+++ EXERCISE DATA +++
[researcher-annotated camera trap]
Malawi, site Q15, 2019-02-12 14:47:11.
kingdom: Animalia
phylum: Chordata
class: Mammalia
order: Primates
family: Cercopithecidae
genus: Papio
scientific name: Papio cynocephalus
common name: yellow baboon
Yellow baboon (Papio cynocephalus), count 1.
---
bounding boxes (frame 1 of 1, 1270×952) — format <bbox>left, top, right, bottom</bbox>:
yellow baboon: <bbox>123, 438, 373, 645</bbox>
+++
- **DIRECTIONS**: Starting from the line that contains "class: Mammalia", give again every line to the last line of the data, exactly. Include nothing else.

- **TASK ANSWER**:
class: Mammalia
order: Primates
family: Cercopithecidae
genus: Papio
scientific name: Papio cynocephalus
common name: yellow baboon
Yellow baboon (Papio cynocephalus), count 1.
---
bounding boxes (frame 1 of 1, 1270×952) — format <bbox>left, top, right, bottom</bbox>:
yellow baboon: <bbox>123, 438, 373, 645</bbox>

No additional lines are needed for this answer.